De vierde denkfout is dat het beroep op het recht van de sterkste een automatische uitnodiging tot geweld inhoud. Het recht van de sterkste kan namelijk door iedereen betwist worden, die denkt ook sterke of sterker te zijn. En als niet duidelijk gedefinieerd is op welke eigenschappen dat de sterkste zijn gebaseerd is, zijn alle aspecten toegestaan, inclusief geweld. Om precies te zijn: in het overgrote deel van de geschiedenis van de mensheid is het recht van de sterkste toegepast in de vorm van lichamelijk strijd, dat wil zeggen: geweld. En dat geldt voor alle aspecten van het “de sterkere zijn”, dus ook zijn bezit. Wie een beroep doet op “de sterkste zijn” om zijn materiële bezit te rechtvaardigen, kan geen bezwaar maken tegen de dief, wanneer deze zich de sterkste toont door met succes te stelen. En op de grotere schaal van landen: degenen die zich bij hun machtsuitoefening expliciet of impliciet beroepen op hun macht als de sterkste, kunnen geen enkel bezwaar maken tegen anderen die dat “de sterkste zijn” willen testen, ook als is dat met geweld. Iedere veroordeling van geweld door degene die hun positie hebben verworven door middel van het recht van de sterkste, geweld, is pure hypocrisie.

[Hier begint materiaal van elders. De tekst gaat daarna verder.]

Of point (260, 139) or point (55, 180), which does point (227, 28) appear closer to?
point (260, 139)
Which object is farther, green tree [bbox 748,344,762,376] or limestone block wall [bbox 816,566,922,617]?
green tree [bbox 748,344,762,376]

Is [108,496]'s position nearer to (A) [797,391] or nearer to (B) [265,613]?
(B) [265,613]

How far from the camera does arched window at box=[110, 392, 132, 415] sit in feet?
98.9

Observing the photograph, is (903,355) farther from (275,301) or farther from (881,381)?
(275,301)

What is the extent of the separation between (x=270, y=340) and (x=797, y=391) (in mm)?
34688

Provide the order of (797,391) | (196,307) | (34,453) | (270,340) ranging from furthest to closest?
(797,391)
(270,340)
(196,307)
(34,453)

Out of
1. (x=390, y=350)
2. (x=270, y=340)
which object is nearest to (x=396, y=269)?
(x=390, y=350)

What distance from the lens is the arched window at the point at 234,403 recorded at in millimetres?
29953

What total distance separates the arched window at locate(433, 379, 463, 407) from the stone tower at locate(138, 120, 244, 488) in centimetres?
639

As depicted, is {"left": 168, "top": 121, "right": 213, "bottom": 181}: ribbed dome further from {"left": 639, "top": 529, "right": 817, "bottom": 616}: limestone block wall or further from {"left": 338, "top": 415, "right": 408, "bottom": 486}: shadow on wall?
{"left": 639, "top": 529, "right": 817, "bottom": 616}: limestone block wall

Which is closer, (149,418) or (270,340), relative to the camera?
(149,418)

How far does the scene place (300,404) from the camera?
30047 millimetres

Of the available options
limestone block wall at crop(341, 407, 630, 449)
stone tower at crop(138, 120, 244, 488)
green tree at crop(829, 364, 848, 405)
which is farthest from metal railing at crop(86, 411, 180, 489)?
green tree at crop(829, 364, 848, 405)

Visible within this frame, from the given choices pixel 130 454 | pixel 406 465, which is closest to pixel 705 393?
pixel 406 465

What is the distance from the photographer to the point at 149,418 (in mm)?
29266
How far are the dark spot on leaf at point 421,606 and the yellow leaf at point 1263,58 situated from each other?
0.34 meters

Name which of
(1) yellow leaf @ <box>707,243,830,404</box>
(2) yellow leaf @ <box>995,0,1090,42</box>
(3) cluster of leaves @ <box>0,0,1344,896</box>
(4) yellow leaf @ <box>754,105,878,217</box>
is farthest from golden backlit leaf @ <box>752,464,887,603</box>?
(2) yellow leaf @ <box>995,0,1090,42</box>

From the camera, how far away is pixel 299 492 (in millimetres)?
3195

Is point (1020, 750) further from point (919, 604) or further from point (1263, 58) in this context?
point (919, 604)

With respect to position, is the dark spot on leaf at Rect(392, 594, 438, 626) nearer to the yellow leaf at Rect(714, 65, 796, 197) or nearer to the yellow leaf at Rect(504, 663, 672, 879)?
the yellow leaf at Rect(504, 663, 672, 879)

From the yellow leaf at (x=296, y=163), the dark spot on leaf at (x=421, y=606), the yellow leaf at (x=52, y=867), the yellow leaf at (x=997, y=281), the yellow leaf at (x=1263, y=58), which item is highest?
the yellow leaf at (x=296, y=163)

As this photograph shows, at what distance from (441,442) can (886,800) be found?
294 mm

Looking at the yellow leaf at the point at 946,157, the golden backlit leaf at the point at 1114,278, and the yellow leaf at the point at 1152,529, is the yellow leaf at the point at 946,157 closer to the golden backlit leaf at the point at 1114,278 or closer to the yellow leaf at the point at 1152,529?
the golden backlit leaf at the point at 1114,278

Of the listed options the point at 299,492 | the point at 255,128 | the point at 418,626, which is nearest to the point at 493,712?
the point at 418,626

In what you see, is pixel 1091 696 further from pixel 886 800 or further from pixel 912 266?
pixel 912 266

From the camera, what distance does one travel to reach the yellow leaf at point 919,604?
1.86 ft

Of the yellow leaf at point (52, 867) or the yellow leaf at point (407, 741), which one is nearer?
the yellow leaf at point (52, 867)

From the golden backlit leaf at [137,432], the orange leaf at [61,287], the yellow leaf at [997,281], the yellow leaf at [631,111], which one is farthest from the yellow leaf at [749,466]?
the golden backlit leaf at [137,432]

Maar misschien wel de belangrijkste denkfout voor de rechtsen zelf ligt op een heel ander vlak. Daar waar ze als ieder ander streven naar een gelukkig leven, vergeet het rechtse denken dat iedere schade berokkend aan anderen, onherstelbare schade bezorgt aan het geestelijk welzijn van het ik. Deze geestelijke schade uit zich op den duur in het uiterlijk van de persoon. Het is deze uiterlijke schade die de rechtse persoon duidelijk herkenbaar en onderscheidbaar van de geestelijk gezonde persoon maakt. In banale termen: kijk naar de ontevreden, harde, koppen, en de genadeloze uitstraling in de ogen. Voor een kleine oefening, toepasselijk in 2003, gebruik als voorbeeld: Dick Cheney, Donald Rumsfeld, Condoleezza Rice, Paul Wolfowitz, Richard Perle, Ariel Sharon, enzovoort  , of nog duidelijker: directeuren van grote bedrijven  .

Voor een praktijkvoorbeeld van fout rechts denken, zie de analyse van het praktische liberalisme hier  . Voor de leugens die de verdediging ervan noodzaken, zie hier  .


Naar Politiek mismanagement  , Politiek lijst  , Politiek & Media overzicht  , of site home  .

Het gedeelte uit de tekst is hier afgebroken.